Slipping into theaters this week, “The Warrior’s Way” doesn’t bring any awards pedigree, a huge cast or any kind of prerelease buzz. In fact, the film wasn’t even screened in advance for critics, something that usually suggests the studio has little faith in the film.

And while “The Warrior’s Way” isn’t very good, I will give it credit for exceeding expectations - a mildly entertaining diversion that I could see myself revisiting if nothing else was on at 3 a.m. Fans of action films should be satisfied.

Melding about three or four genres into one huge pot, “The Warrior’s Way” tells the story of Yang (Dong-gun Jang) - a hired assassin who aspires to be the greatest warrior in the history of the world.

When he refuses to complete his latest mission, Yang is forced to hide out - retreating to a run-down town in the American west. There he meets a group of vagabond circus performers - including a plucky young girl named Lynne (Kate Bosworth) and a drunken sharpshooter named Ron (Geoffrey Rush).

It doesn’t take long for Yang to find himself right in the middle of the town’s battle with an evil lawman (Danny Huston). The stakes are raised when Yang’s enemies also converge on the town - turning the secluded area into a battle zone.

Part martial arts film, part western, there are moments that actually work in “The Warrior’s Way” - making it a step or two above mediocre. Writer/director Sngmoo Lee gives the film a visual flair, although the film feels a little repetitive by the final act.

The cast is OK as well. Jang is limited by the language barrier, but does fine. Bosworth is a welcome sight, while Rush has fun in a role that is a long way from his Oscar-winning work in “Shine.”

There really isn’t anything glaringly awful about “The Warrior’s Way,” but it isn’t something that demands to be seen on the big screen. This is nothing more than a mindless diversion best to be saved for Netflix or late-night cable.

DVD dandy of the week

This week’s dandy is “The Other Guys” (B) - a consistently funny spoof of buddy cop films starring Will Ferrell and Mark Wahlberg.

They play Allen and Terry, two New York detectives confined to desk duty - Allen by choice and Terry because of an unfortunate shooting of New York Yankees shortstop Derek Jeter.

When the precinct’s most high-profile duo (hilarious cameos from Samuel L. Jackson and Dwayne Johnson) are forced out of action, Terry sees this as a chance to get back on the street. Allen reluctantly agrees and they stumble into an investigation that centers on a shady capitalist named David Ershon (Steve Coogan).

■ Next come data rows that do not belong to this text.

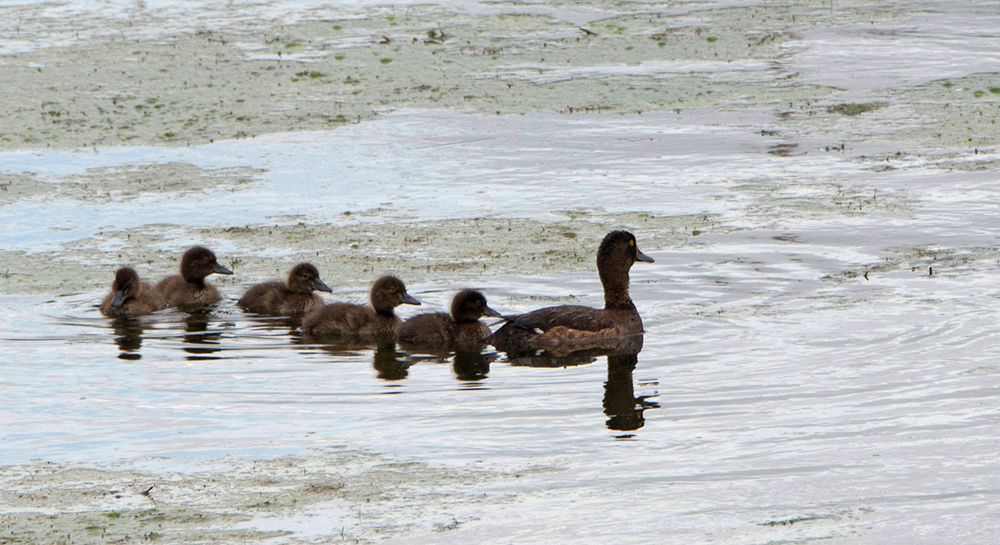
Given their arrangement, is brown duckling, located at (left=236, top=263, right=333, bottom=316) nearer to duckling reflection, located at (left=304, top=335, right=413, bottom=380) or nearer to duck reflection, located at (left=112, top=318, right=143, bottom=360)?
duckling reflection, located at (left=304, top=335, right=413, bottom=380)

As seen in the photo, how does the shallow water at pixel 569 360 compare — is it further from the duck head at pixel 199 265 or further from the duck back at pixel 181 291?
the duck head at pixel 199 265

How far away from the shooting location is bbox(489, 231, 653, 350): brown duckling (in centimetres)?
896

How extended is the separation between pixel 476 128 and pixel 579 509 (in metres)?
9.12

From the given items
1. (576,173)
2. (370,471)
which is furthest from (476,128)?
(370,471)

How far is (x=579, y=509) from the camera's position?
5.79m

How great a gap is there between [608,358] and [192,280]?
3.08 meters

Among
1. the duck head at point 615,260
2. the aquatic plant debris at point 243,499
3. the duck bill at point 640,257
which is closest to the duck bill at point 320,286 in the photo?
the duck head at point 615,260

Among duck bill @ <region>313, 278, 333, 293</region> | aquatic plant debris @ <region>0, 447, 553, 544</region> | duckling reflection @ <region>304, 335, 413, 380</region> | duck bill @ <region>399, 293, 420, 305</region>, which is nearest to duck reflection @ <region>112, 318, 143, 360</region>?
duckling reflection @ <region>304, 335, 413, 380</region>

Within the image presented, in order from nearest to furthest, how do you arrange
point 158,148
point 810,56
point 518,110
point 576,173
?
point 576,173 → point 158,148 → point 518,110 → point 810,56

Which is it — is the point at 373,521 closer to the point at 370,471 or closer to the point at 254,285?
the point at 370,471

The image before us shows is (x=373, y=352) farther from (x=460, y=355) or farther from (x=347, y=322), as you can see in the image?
(x=460, y=355)

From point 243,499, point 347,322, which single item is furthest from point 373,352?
point 243,499

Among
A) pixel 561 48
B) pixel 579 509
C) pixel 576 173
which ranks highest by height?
pixel 561 48

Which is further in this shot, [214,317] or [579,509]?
[214,317]
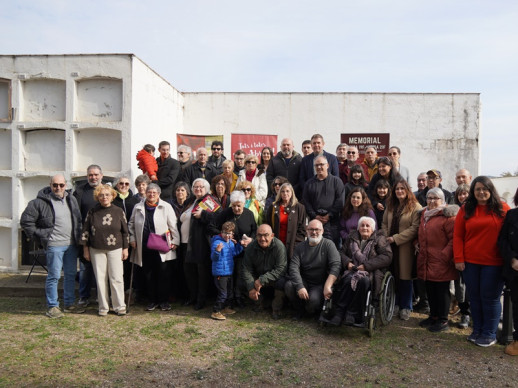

This is the film Kevin Smith tried to make in his last effort, “Cop Out,” which proved to be more of a rehash of the buddy cop movie than an actual satire. While “The Other Guys” does rely on some of the buddy formula, it also manages to expand on it, taking the story in some silly directions.

Ferrell and Wahlberg prove to be a solid comedy team, with Wahlberg actually being more outgoing and Ferrell not quite in Ricky Bobby or Ron Burgundy territory (although there are some moments that do evoke both of those characters).

The supporting cast is also pretty solid, including Michael Keaton as the detectives’ supervisor moonlighting at Bed Bath & Beyond and Eva Mendes as Allen’s wife.

The film is a little uneven, with the first hour raising the bar so high that it loses some steam in the second hour. But it is a small flaw in a film that is every bit as funny as “Step Brothers,” “Anchorman” and “Talladega Nights” - perhaps even a tick better. It’s certainly a comedy that, like the other three films, can stand the test of time - and multiple viewings.

“The Other Guys” is rated PG-13 for crude and sexual content, language, violence and some drug material, and will be available on DVD on Tuesday.